- [Set exercise] List every line in the rows below that contains the word "front".

....

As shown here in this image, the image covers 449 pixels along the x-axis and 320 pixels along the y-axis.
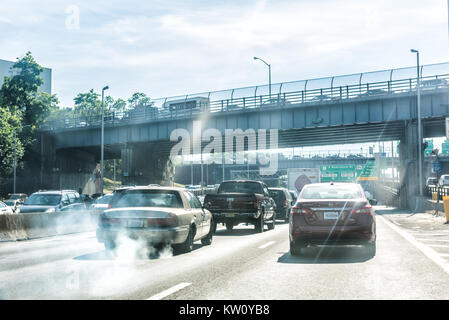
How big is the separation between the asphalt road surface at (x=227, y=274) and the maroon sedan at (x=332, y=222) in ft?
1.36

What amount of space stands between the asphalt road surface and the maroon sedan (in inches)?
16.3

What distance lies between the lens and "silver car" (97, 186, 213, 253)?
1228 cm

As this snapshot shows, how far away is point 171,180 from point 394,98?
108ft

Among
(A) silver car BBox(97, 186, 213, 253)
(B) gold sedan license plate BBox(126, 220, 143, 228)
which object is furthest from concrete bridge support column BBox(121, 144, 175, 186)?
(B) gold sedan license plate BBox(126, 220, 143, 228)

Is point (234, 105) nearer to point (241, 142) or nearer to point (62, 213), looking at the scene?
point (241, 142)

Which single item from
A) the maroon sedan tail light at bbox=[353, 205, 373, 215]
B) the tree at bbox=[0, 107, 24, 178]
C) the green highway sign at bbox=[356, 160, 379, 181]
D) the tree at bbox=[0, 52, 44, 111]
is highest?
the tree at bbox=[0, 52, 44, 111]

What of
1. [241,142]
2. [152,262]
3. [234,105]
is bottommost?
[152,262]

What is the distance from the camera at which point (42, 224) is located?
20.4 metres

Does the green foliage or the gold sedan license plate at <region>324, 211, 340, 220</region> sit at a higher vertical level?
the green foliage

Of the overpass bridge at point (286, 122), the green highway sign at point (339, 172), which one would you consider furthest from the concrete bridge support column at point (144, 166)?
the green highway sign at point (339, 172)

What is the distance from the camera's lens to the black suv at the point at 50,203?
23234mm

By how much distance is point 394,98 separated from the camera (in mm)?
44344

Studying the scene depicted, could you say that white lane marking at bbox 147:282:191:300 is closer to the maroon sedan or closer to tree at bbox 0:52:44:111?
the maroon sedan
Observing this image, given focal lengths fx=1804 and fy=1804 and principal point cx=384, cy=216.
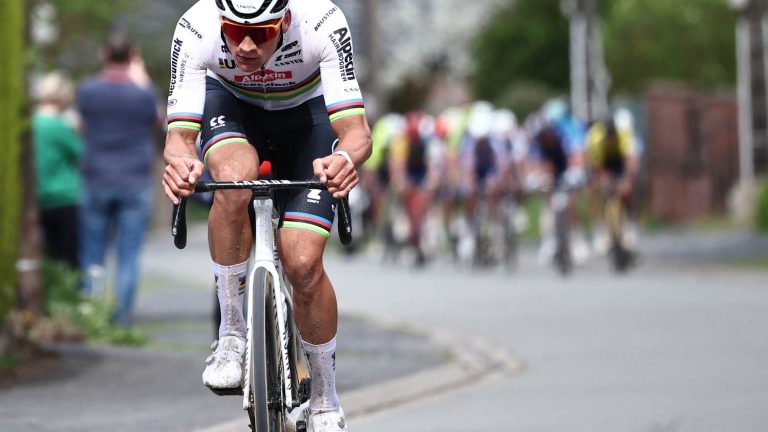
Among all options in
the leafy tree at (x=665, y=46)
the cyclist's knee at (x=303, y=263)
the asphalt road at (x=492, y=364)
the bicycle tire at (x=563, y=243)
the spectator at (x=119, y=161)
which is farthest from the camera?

....

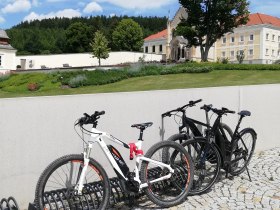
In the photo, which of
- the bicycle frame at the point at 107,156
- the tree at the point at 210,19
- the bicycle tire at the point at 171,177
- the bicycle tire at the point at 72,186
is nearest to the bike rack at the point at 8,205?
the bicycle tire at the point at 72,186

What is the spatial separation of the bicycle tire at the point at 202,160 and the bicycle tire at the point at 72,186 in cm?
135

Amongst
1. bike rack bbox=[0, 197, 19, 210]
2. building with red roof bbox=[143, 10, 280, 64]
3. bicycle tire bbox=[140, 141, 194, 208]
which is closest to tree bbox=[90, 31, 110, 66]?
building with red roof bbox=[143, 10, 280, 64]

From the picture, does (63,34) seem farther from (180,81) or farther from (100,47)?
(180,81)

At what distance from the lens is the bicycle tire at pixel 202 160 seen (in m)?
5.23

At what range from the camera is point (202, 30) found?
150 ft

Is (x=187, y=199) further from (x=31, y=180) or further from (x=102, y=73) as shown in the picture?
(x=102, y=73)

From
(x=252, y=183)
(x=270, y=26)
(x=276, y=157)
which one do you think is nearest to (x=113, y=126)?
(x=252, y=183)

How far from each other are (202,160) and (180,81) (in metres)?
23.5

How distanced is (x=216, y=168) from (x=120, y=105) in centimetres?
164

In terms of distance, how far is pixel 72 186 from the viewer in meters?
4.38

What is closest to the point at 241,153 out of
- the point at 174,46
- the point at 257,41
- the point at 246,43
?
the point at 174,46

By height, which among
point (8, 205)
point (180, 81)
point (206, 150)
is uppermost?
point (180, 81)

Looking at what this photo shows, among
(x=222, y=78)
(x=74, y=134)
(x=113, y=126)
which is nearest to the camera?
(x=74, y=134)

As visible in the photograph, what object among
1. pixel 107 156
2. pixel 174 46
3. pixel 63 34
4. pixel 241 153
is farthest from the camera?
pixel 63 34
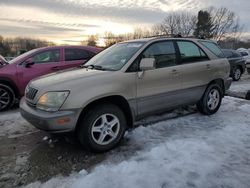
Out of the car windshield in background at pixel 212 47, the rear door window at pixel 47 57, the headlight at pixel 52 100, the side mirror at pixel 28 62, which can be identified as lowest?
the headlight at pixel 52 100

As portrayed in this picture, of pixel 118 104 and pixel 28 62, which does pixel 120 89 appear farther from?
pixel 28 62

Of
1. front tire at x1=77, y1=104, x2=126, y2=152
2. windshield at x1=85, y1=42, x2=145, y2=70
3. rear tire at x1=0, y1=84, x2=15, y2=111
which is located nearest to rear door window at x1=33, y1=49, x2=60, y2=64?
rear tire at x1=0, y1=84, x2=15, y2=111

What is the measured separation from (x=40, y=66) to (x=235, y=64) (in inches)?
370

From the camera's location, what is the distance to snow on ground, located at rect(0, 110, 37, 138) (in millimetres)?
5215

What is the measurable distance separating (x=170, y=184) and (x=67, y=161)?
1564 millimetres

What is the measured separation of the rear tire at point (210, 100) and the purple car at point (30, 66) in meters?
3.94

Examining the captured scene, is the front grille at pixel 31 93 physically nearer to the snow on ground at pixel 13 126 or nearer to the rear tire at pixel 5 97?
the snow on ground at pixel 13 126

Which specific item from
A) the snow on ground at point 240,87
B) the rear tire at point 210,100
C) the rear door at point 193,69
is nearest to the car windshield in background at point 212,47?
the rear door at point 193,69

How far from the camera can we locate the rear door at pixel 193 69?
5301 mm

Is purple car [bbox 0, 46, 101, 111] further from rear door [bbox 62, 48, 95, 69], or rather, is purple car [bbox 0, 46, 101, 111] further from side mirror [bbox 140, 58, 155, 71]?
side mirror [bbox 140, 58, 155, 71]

....

- [Full response]
1. front tire at x1=77, y1=104, x2=126, y2=152
Examining the captured scene, is the front grille at pixel 31 93 physically nearer to the snow on ground at pixel 13 126 or nearer to the rear tire at pixel 5 97?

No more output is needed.